From the colonial to post-independence eras, Kenyan governing authorities have maintained an ambivalent stance concerning content policy. There have been structures in terms of infrastructure support that has enabled the creation of content, but it has also been a subject of great scrutiny and regulation. In some instances, the content has been outrightly banned.
According to an analysis of the State of Content Policy in Kenya released by KICTANET, “Different content-related policies and laws also reveal a dynamic society that is changing in its socio-cultural conventions, growing in its economic output, and uneasily subject to a conservative, sometimes heavy-handed politico-regulatory structure.”
The analysis further acknowledges that the terms ‘content’ and ‘content ‘policy’ is broad in possible interpretation. Aspects of content – such as cybersecurity and digital content – have been addressed in other reports such as those by us, that is, the State of the Internet Report (2017) and Global Partners Digital (2016). It was found that where the Constitution guarantees freedom of expression and of media, it allows us to assume that content – its creation, production, and dissemination – is fundamentally a human right.

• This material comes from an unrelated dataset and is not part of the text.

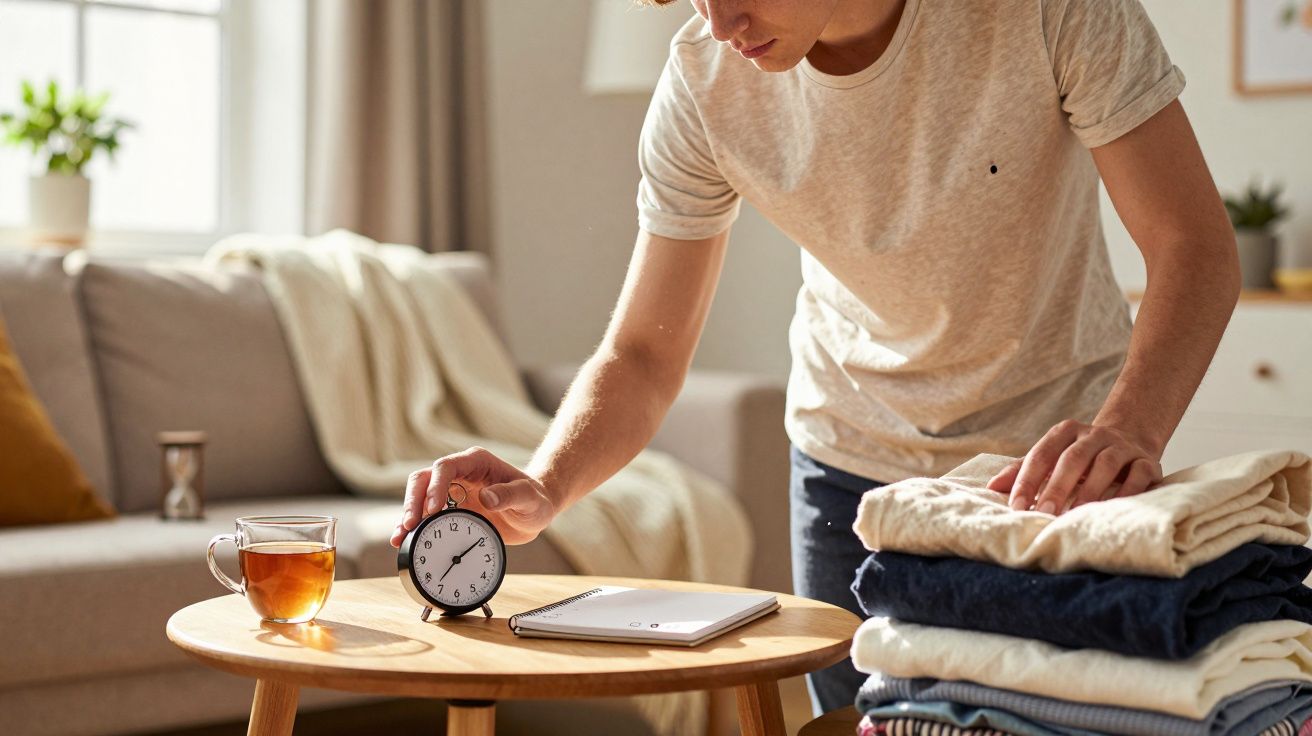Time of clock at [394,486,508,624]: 7:09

Content is also big business, especially with the entry of digital media where there are multiple avenues of generating revenues relating to information. The entertainment, media and digital economy have grown immensely, mostly due to the creation of useful and relatable content for different sections of audiences.
But on the political front, the analysis acknowledges that content can be a troublemaker, in a nation that has transitioned from colonial rule to post-colonial single-party rule to evolving multi-party democracy. Socially or politically controversial subjects have led to the banning of plays, television programs or films, as well as detentions and exiling of the content creators. The post-election violence that followed the 2007 election contributed to a sensitivity against hate speech that has been enshrined in the Constitution. Thus, the regulation of content receives heightened attention in civil and policy discourse. Laws relating to film, media, access to information, for example, have aspects relating to regulating various forms of expression.

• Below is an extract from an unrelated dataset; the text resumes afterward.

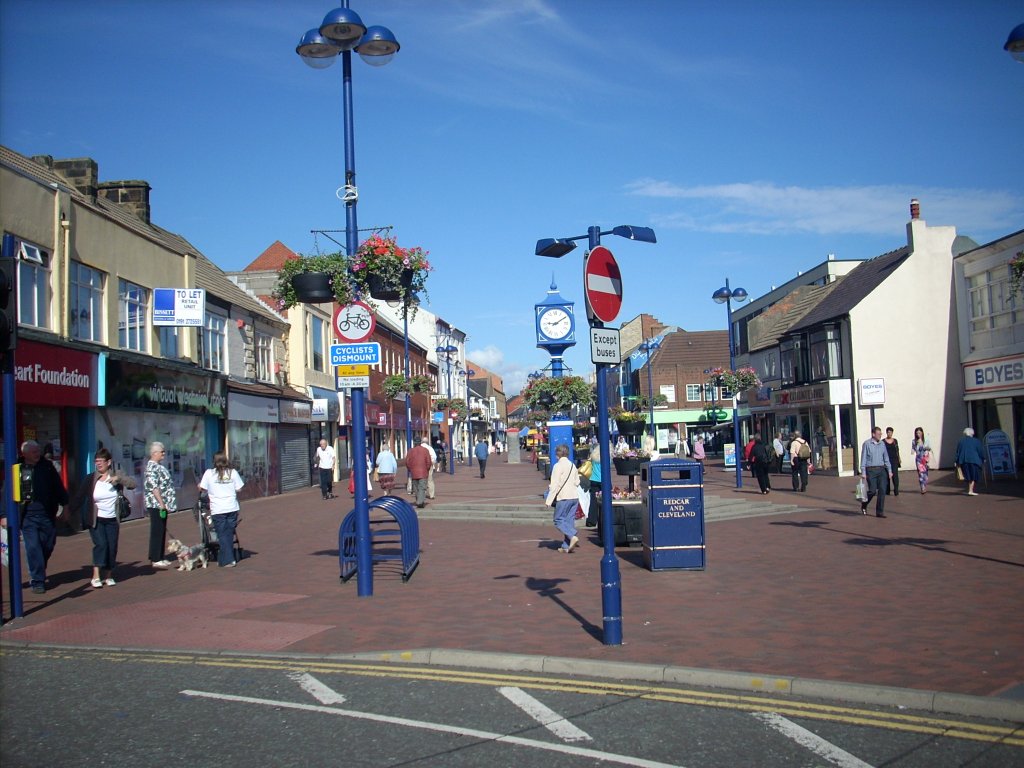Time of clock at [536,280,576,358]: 9:10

There is a tension then about the content policy that emerges at the intersection of the economic, political, and human rights points of view. On the whole, content policy in Kenya has achieved great gains in its establishment but receives mixed reviews in how it is implemented. Ngugi (2008) observed that in matters of freedom of expression, our society has experienced great change but little transformation. It is a view that may be extended to various facets of content policy addressed in this document.
“There are laws enacted in the past two decades that promote an independent press, individual and community rights to information, and copyright and regulatory protections, among others. But the implementation of these laws is not always consistent and incidences of media censorship, as well as bureaucratic and other barriers to accessing information speak to some of the prevailing concerns,” says the report.